Rick Reisig, CPA – CEO of Anderson ZurMuehlen, past-president of MSCPA, past-chair of State Board of Public Accountants for Montana, current Treasurer and At-Large Director for NASBA Board of Directors.
For the past several months, a joint project of the AICPA and NASBA has been underway to redesign the CPA licensure model to better position the profession for our ever-changing business environment. The CPA Evolution initiative was adopted to focus on the different skillsets, competencies, and knowledge, specifically those related to technology, newly licensed CPAs will need to possess to succeed in the marketplace of today and in the future. The initiative targets two areas for change within our current licensure model – the structure of the Uniform CPA Examination and a CPA candidate’s educational background.
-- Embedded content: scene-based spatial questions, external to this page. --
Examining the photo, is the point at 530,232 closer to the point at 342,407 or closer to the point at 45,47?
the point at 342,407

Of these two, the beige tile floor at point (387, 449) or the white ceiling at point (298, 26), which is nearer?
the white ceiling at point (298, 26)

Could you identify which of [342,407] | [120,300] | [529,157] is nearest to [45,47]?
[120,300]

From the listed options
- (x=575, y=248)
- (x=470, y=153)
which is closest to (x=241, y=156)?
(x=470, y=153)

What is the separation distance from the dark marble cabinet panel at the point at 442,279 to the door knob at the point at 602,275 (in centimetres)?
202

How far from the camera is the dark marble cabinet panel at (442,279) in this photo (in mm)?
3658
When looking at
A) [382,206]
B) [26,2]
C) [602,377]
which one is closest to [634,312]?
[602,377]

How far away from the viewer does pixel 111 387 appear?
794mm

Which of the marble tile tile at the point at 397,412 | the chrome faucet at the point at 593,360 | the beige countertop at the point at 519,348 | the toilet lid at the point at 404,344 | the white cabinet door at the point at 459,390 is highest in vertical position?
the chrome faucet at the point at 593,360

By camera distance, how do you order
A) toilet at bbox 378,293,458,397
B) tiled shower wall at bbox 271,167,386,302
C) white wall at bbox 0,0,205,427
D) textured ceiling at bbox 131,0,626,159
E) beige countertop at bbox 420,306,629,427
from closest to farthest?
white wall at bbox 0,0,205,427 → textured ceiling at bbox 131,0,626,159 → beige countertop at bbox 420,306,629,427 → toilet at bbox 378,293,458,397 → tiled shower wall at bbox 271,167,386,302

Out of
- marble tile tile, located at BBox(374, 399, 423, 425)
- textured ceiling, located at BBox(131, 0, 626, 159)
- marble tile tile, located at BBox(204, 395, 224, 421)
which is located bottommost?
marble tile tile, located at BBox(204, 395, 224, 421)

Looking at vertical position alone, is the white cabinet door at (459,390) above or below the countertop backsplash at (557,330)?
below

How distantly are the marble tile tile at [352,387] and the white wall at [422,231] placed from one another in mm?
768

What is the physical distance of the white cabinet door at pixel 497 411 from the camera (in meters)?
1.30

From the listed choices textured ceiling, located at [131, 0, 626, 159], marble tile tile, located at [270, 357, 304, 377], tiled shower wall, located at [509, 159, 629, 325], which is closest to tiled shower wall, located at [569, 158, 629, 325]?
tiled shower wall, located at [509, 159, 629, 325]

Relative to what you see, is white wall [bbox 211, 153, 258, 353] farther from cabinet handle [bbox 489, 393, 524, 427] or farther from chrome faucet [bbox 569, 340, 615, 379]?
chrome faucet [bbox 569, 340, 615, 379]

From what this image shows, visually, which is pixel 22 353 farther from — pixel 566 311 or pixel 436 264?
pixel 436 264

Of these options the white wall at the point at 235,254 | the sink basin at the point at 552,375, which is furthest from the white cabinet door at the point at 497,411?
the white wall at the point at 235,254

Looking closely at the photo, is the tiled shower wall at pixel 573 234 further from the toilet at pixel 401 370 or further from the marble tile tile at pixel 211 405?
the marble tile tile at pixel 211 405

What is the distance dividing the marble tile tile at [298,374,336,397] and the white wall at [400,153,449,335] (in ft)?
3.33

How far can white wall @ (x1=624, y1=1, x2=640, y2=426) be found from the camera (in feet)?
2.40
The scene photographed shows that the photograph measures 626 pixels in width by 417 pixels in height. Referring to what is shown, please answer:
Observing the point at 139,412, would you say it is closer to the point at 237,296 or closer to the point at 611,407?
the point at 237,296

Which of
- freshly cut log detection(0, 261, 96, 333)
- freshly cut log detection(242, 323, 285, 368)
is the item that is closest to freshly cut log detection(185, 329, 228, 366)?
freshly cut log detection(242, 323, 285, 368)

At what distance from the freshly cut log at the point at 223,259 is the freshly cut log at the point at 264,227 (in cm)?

Regarding changes to the CPA Exam, technology topics will be introduced throughout all sections. While the “new” Exam would continue to require the passage of four sections, the structure of the four sections would change. The CPA Exam will require a candidate to demonstrate proficiency in each of three “core” areas of accounting, auditing, and tax, as well as one of three “disciplines” – tax compliance and planning (TCP), business analysis and reporting (BAR), and information systems and controls (ISC). So, the four sections requiring passage will be each of the core sections along with just one of the discipline sections.
The core sections are to cover those foundational areas that all newly-licensed CPAs should know pertaining to accounting, auditing, and tax, while the discipline sections allow the candidate to display a more in-depth level of knowledge of the topics included within that discipline.
The TCP discipline is targeted to candidates interested in advanced individual tax compliance and planning, personal financial planning, and entity tax compliance and planning.
The BAR discipline is targeted to candidates interested in assurance or advisory services, financial statement analysis and reporting, technical accounting, and financial and operations management.
The ISC discipline is targeted to candidates interested in assurance or advisory services related to business processes, information systems, information security and governance, and the IT audit.
The first phase of the CPA Exam practice analysis has already begun, with subject matter experts providing insight into the skillsets and knowledge newly licensed CPAs will need to possess in the future. Public comment will be sought when the exposure draft of the practice analysis is issued, so please be willing to provide feedback. The AICPA points to a January 2024 launch date for the new Exam.
In concert with the changes suggested for the CPA Exam as described above, changes are also being suggested in the educational background of a CPA candidate in response to the identified skillsets, competencies, and knowledge expected to be required of the newly licensed CPA. As part of the CPA Evolution initiative, a model accounting curriculum has been developed to assist colleges and universities in structuring course content geared towards preparing students for the changing demands of the profession. Model curriculum task forces, consisting of practitioners, regulators, and college/university faculty, were established to focus on the Core and each of the three Discipline areas to develop education modules, topics, and learning objectives for faculty to consider in aligning their curriculum with the needs of practicing CPAs. I feel privileged to have served as the co-chair of the Core curriculum task force. Under the proposed model curriculum, core courses would consist of 18 credit hours, while the discipline curriculums would consist of 6 credit hours each.
The new CPA Evolution Model Accounting Curriculum will be introduced by the AICPA, NASBA, and the American Accounting Association (AAA) at a two-day launch event on June 15-16, providing attendees with a thorough overview of the model curriculum. The event is open to all who are interested. Task force members who developed the curriculum will give in-depth presentations, walking through emerging topics and learning objectives while also addressing how accounting programs might prepare students for the TCP, BAR, and ISC disciplines.
It’s an exciting time in the profession! Please stay engaged, and continue supporting efforts to keep our wonderful profession relevant in this ever-changing business environment and the CPA as the most trusted, and most valuable, business advisor.